How did you come up with PREreview?

For a while, we have been very frustrated with the current system of publication and have been getting aligned with ASAPbio’s mission, which includes a strong focus on fostering preprints and open peer reviews. Many scientists today aren’t really engaging with preprints. They don’t know how posting preprints or reading them could benefit their careers.

Daniela has been running a journal club for a while. It is a place where you discuss recent papers and highlight positive things as well as flaws and limitations of published papers. But your feedback can’t change what is already published in a peer-reviewed journal, which is very frustrating.

So we started asking ourselves how we can have an impact on things that aren’t published yet as well as have more scientists engaged with it.

That is how PREreview was born.

What is PREreview?

The PRE stand for Post, Read and Engage with preprint reviews.

Capture Journal Club Conversations

So it’s a platform that allows participants of journal clubs who discuss preprints to write up these reviews and post them online. A lot of conversations and critical reviews go on in these journal clubs, but that information is lost to the wider community. So we want to capture that and share it with everybody.

Encourage constructive peer review in early-career researchers

We also want to encourage early-career researchers to be okay about being open with peer review. For that, we provide a number of resources, i.e. on how to do peer review and how to set up and run a journal club.

Encouraging early feedback

PREreview is currently in it’s beta testing phase and is receiving very encouraging feedback from the scientists that have tried it out. Authors whose papers are getting discussed have stated that the quality of the journal club peer reviews is as good as the ones they’ve received from the journals they’ve submitted to.

What is Open Peer Review?

Open Peer Review can actually mean many different things. According to this review, there are at least 22 different definitions of Open Peer Review.

Here’s one way how to categorize the most important ones.

Open Reports

Publishing of peer review reports with the actual paper. People can see what was discussed during the peer review process

Open Identities

Reviewers sign their reports. The community can know who wrote them.

Open Participation

Anyone can contribute, which increases inclusivity and encourages diversity of opinions in the peer review process.

Open Interaction

The idea is topromote interaction between authors and reviewers as well as between reviewers

Which journals are already using an open peer review process?

Recent studies suggest that only about 2% of all journals use some form of open peer review.

BioMedCentral has been doing Open Peer Reviews since 1999.

Other journals and platforms include eLife, f1000R and PeerJ

What happens in a journal club / review meeting?

A group may choose to meet once a week. If you are in charge, you pick a paper you’d like to discuss with the others. You read it and present to the group the main findings.

Then the group discusses the paper and tries to find both strengths and weaknesses of the paper. What is different with our approach is that we a) take a look at preprints instead of peer-reviewed, published articles and b) someone is taking notes and tries to summarize and synthesize what is being said into a feedback that can be shared with the authors and the wider scientific community.

◆ Dataset excerpt ◆
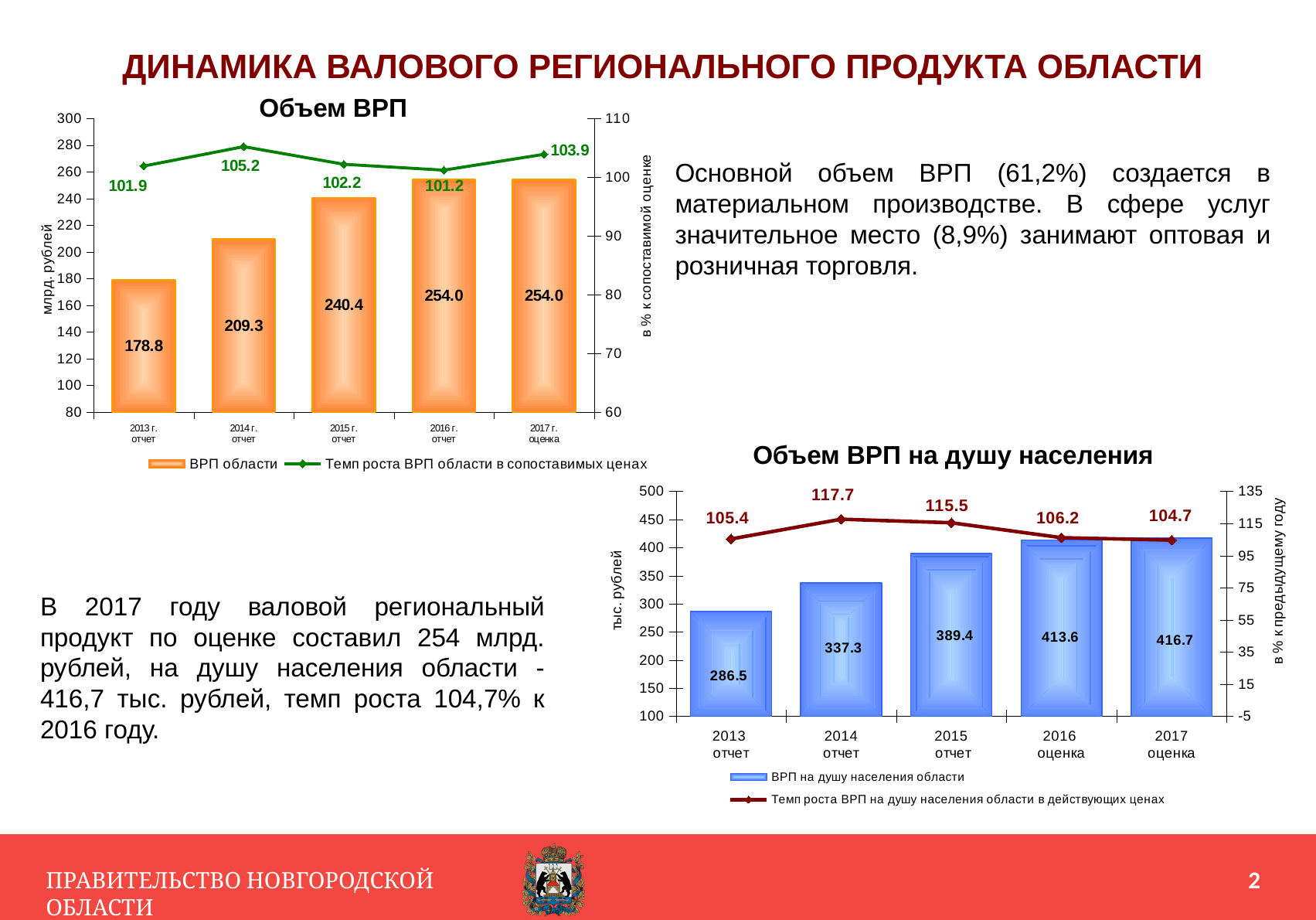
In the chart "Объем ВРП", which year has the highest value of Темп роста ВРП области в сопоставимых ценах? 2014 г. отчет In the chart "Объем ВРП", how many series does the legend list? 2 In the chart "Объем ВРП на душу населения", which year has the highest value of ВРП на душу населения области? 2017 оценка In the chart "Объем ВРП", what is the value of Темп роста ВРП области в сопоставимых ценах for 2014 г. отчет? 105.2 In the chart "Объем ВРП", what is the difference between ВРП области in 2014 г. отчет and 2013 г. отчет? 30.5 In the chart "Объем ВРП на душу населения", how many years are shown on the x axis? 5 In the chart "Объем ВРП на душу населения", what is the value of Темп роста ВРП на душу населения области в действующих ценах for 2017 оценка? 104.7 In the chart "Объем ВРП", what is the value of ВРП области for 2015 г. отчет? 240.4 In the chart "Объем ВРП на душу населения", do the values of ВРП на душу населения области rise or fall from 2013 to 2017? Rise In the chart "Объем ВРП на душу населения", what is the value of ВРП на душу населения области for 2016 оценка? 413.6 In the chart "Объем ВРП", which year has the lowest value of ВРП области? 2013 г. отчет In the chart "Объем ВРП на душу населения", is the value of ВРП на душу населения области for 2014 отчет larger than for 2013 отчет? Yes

◆ Tasks to complete ◆
1. In the piece on PREreview, translate this sentence into Spanish: "A lot of conversations and critical reviews go on in these journal clubs, but that information is lost to the wider community."
2. Answer these questions from the piece on PREreview:
(a) What three words do the letters PRE stand for?
(b) Since what year has BioMedCentral been doing open peer reviews?
(c) According to recent studies, about what share of all journals use some form of open peer review?

◆ Outputs for the tasks ◆
1. En estos clubes de revistas se dan muchas conversaciones y revisiones críticas, pero esa información se pierde para la comunidad en general.

2.
(a) Post, Read and Engage
(b) 1999
(c) About 2%